I did promise pictures, and I'm sorry but I just haven't had the time. I will probably just wait til the tank is finished anyhow.

The spiders I mentioned are in the tank with the springtails currently. I think they're so large that they do not notice the springtails. I've been feeding them the pestering moths and craneflies that somehow manage to get into my room. 

I intend on housing a Northern Brown Water Snake. Now, I've read all sorts of things on them, one being high humidity causing them water blisters. Despite having a significant body of water, I have to assume the humidity is low because I have not had skin issues with this species. Way back like 5 years ago I did when I tried to use a plastic tub instead of a tank. Low ventilation and plastic create some pretty humid environments...

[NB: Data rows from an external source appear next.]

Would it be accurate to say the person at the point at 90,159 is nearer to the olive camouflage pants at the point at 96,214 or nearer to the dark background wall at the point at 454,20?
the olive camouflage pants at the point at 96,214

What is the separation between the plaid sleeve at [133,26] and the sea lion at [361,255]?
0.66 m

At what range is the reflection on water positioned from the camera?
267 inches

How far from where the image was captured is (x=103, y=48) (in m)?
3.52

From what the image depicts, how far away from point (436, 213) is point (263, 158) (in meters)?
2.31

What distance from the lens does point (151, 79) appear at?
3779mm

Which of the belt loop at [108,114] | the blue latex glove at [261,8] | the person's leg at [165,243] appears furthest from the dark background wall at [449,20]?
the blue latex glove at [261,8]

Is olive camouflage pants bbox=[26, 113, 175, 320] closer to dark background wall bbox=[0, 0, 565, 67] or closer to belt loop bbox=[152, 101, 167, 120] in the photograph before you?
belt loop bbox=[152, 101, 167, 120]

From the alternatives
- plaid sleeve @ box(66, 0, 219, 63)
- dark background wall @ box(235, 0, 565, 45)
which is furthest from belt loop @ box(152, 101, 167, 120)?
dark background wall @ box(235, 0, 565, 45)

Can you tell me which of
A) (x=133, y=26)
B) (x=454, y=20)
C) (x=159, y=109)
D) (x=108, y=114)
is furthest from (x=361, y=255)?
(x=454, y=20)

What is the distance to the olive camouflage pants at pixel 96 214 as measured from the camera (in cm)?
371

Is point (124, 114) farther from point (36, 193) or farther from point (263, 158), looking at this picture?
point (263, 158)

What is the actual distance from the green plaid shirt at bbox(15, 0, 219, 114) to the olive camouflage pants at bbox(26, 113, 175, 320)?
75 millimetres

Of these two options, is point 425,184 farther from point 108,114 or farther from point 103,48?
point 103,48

I'm probably going to go with the ABG mix when I can. I am currently using a coco fiber brick that I've had from last summer (most of my materials are from last summer).

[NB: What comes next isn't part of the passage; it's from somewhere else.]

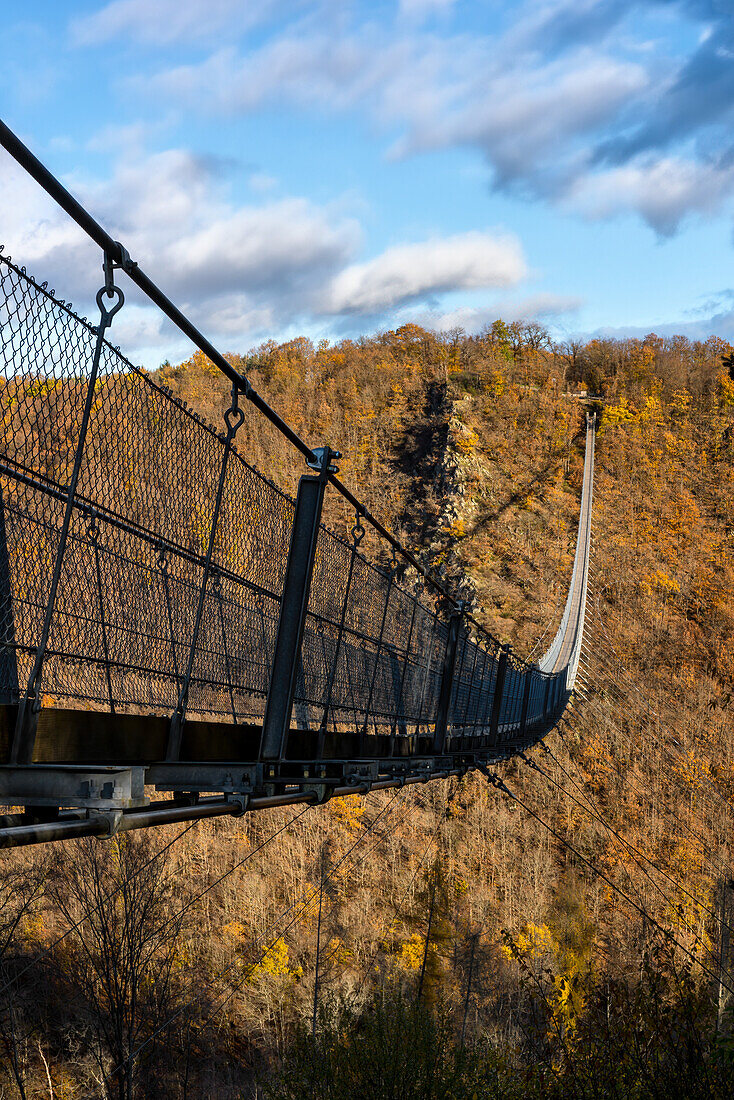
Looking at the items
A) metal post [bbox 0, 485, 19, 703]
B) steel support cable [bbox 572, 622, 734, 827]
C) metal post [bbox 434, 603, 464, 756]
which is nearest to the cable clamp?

I read through the link, Pumilo and after some extra research, I have determined that it is impossible to differentiate between generations. Is this correct? Splitting a culture in half every x amount of time looks like an easy/safe method. After so many splits, I'm bound to have a culture that has been bred out of contaminants. That's the logic behind it, right?
I'm pretty glad they feed on baker's yeast, considering I work at a bakery and we use POUNDS AND POUNDS OF LIVE YEAST, haha. Slipping out a few grams here and there isn't going to hurt them any. Question though, do I cool/freeze my yeast (to prevent it from dying) or would the springtails eat it dead? 

With regards to lighting, I have SEVERAL different kinds. I don't know which are best or what to do with any of them. Might I digress into a lighting topic, or should I start a new thread?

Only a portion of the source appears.